Shelly Bond (born Roeberg) is an American comic book editor, known for her two decades at DC Comics' Vertigo (DC Comics) imprint, for which she was executive editor from 2013 to 2016.

==Career==

Bond became interested in comic books as a film student at Ithaca College when a screenwriting instructor used an issue of Peter Gross's Empire Lanes as an example of what film storyboards look like. After college she struggled to find a job in the film industry, and ended up instead working as an editorial assistant for editor Diana Schutz at the comics publisher Comico. The 1989 E-Man special was the first title she edited.

Three months after her move to Comico, the company declared bankruptcy and Schultz and editor-in-chief Bob Schreck left for Dark Horse Comics. Bond at 22 years of age, was left in charge of the editorial department where she worked with Mike Allred, Steven T. Seagle, Matt Wagner, and Bill Willingham at Comico, all of whom she would work with later at Vertigo.

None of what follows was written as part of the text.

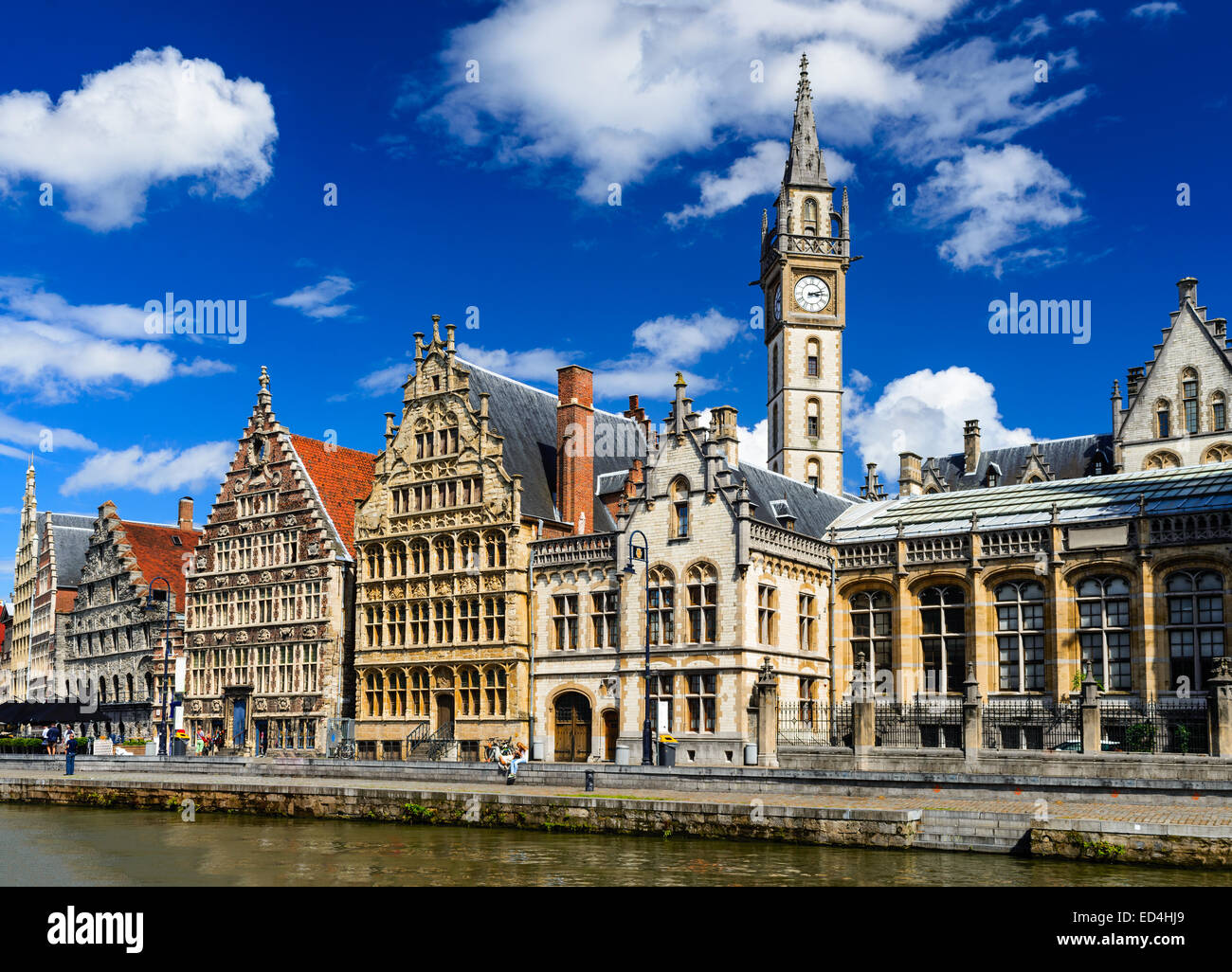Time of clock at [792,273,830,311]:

In winter of 1992 she landed a job as an assistant editor for Karen Berger at Vertigo Comics. Bond worked on many of Vertigo's top titles over the course of her tenure, including The Sandman, Shade, the Changing Man, Wagner and Seagle's Sandman Mystery Theatre, Allred's iZombie, Dean Motter's Terminal City, Paul Pope's Heavy Liquid, Willingham Fables, Ed Brubaker's Deadenders, David Lapham's Young Liars, Mike Carey's Lucifer, and Grant Morrison's The Invisibles. Outside of Vertigo, she also edited the nine issues of Peter Bagge and Gilbert Hernandez's Yeah! (1999–2000) for DC's imprint Homage.

In 2008, Bond was given the Friends of Lulu Women of Distinction Award.

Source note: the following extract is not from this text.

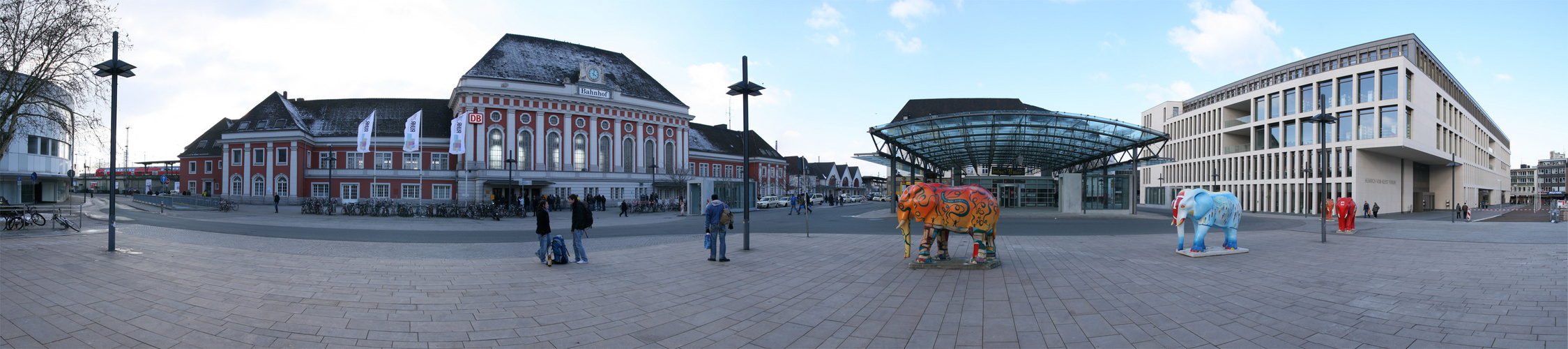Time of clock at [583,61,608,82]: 4:02
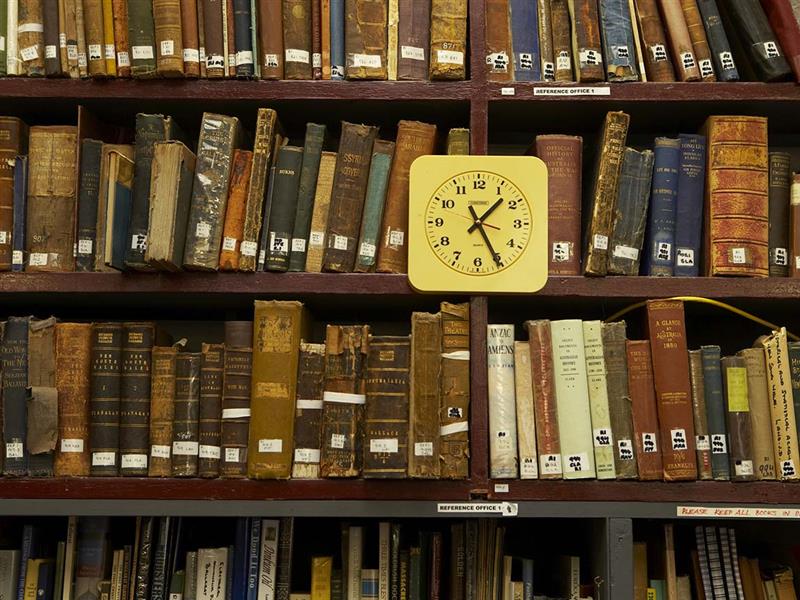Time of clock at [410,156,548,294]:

She was promoted to executive editor and vice president of Vertigo Comics in 2013, taking the place of Berger. In April 2016, DC announced that they had let Bond go after restructuring. "She is virtually a co-creator on everything I’ve worked on with her, though never credited beyond 'Editor,'" Allred wrote in 2016 in a tribute to Bond that featured many of the creators she worked with over the years. "Shelly will never get full credit for all of the amazing things she did at Vertigo."

In October, 2017 Bond launched a new imprint at IDW called Black Crown, where she published punk rock-inspired comic books connected to a fictional English pub, in October 2017. At Black Crown, Bond paired comics veterans with newer talent, for example matching Peter Milligan with Tess Fowler on Kid Lobotomy and Gilbert Hernandez with Tini Howard on Assassinistas. She also collaborated with Kristy Miller & Brian Miller on a crowdfunded comics anthology called Femme Magnifique, which featured biographies of famous women by creators like Kelly Sue DeConnick, Howard, Fowler, Hernandez, and Gerard Way. IDW shuttered Black Crown in 2019.

Since then, Bond and her husband Philip Bond have published new books, comics, and prints through their own company, Off Register, including Insider Art, a fundraiser anthology of comics works by women, non-binary, and marginalized creators; Will Potter and Philip Bond's Geezer; Filth & Grammar, a 162-page guide to making comics; and Fast Times in Comic Book Editing, Shelly Bond's memoirs of her time at Vertigo illustrated by a variety of comics artists.

==Personal life==
She is married to artist Philip Bond, with whom she has a son.